**WORK INSTRUCTION**
Write out the stretch from the line containing "Мастурбатор WOMANIZER ARCwave" through the line containing "Men's Striped bowling Shirt", swapping "Shirt" for "Top" and leaving everything else as it is.

**AVAILABLE DATA**

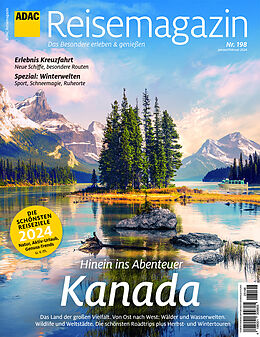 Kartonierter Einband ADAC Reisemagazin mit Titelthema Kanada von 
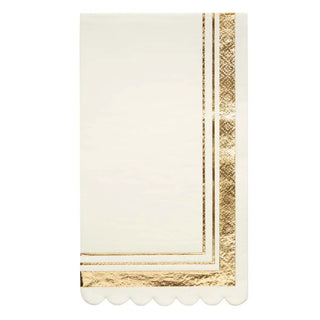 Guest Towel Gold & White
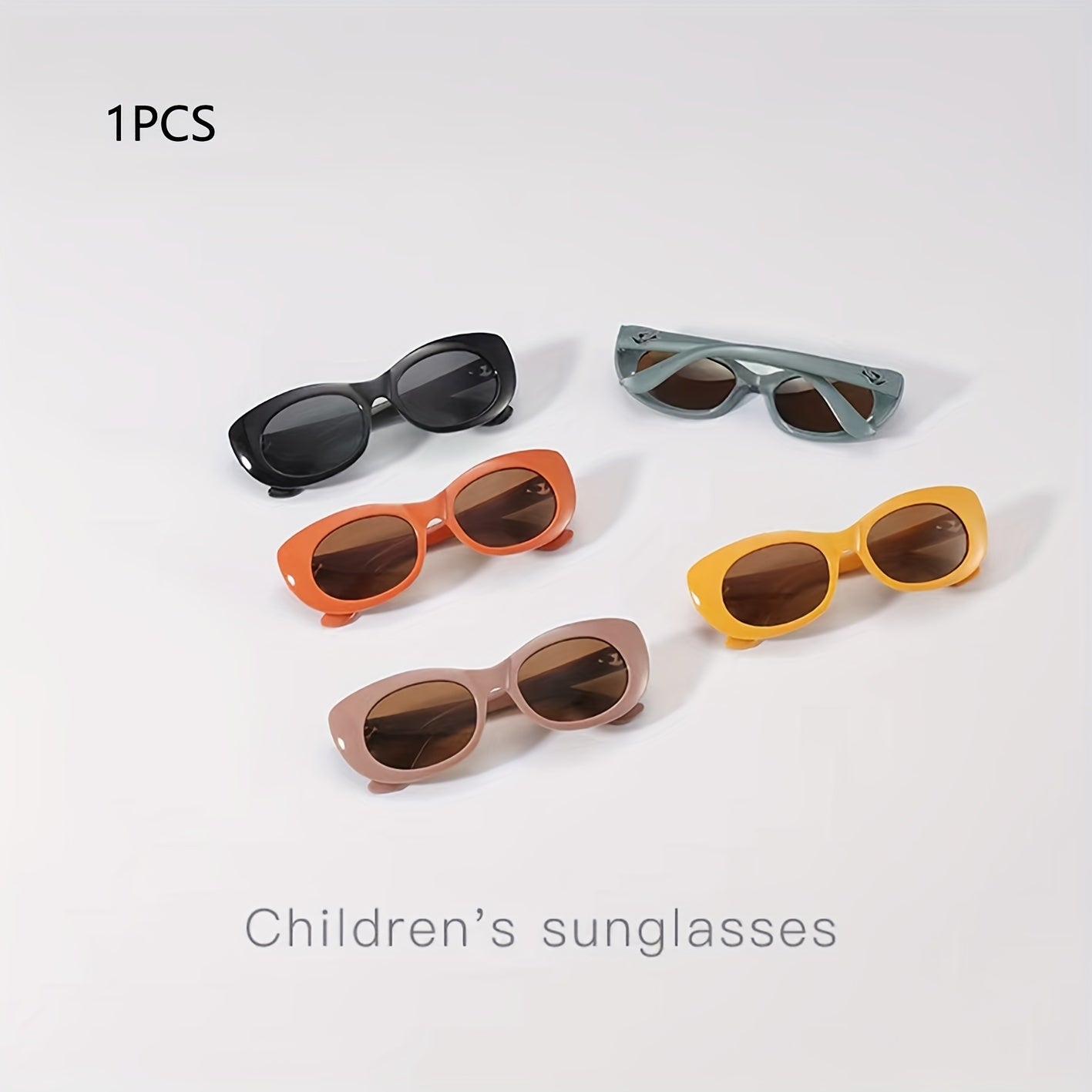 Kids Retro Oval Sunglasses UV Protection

==

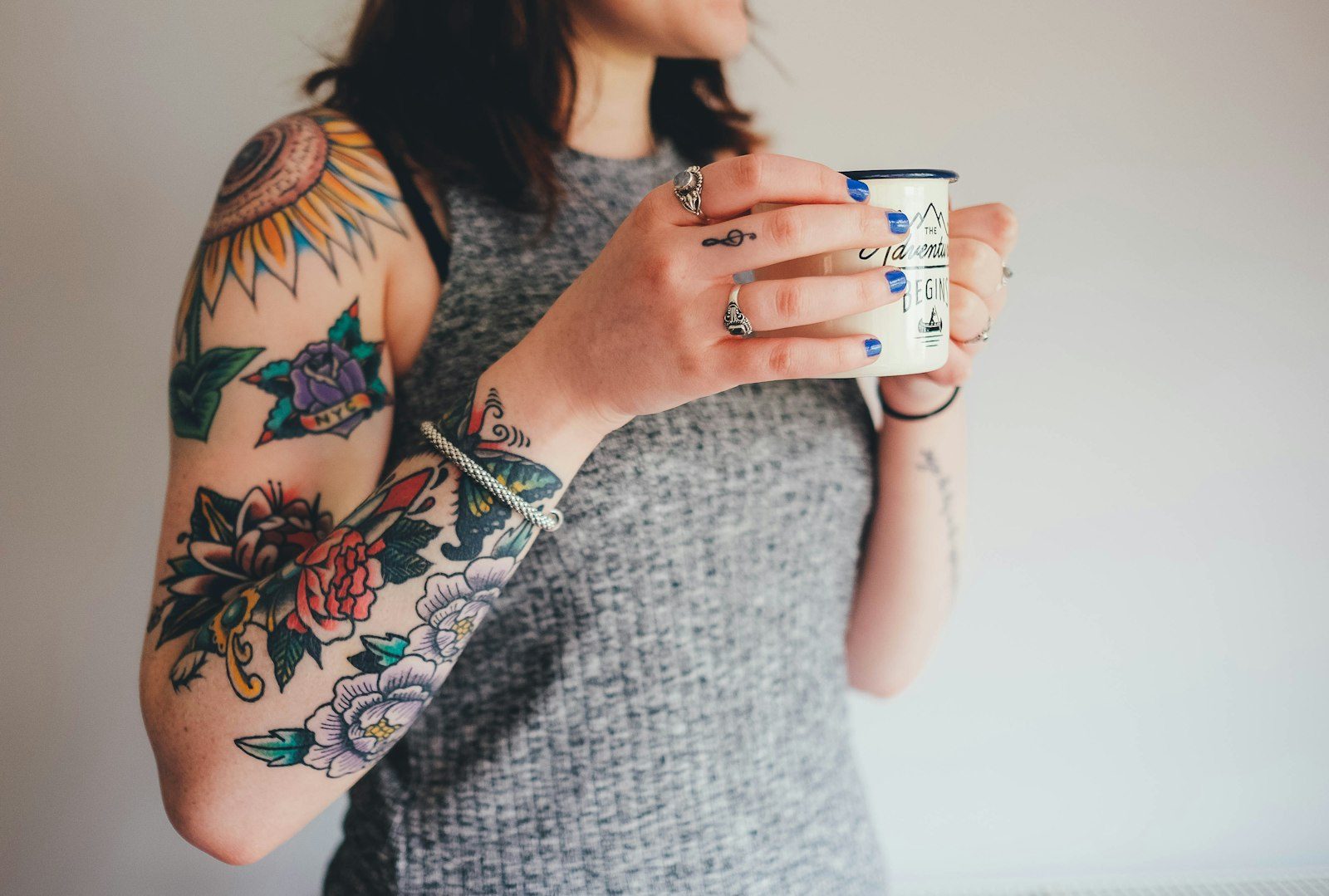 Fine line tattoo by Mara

---

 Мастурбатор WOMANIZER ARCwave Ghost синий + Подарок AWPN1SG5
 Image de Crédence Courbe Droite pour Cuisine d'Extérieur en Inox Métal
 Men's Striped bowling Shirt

**EXERCISE ANSWER**
 Мастурбатор WOMANIZER ARCwave Ghost синий + Подарок AWPN1SG5
 Image de Crédence Courbe Droite pour Cuisine d'Extérieur en Inox Métal
 Men's Striped bowling Top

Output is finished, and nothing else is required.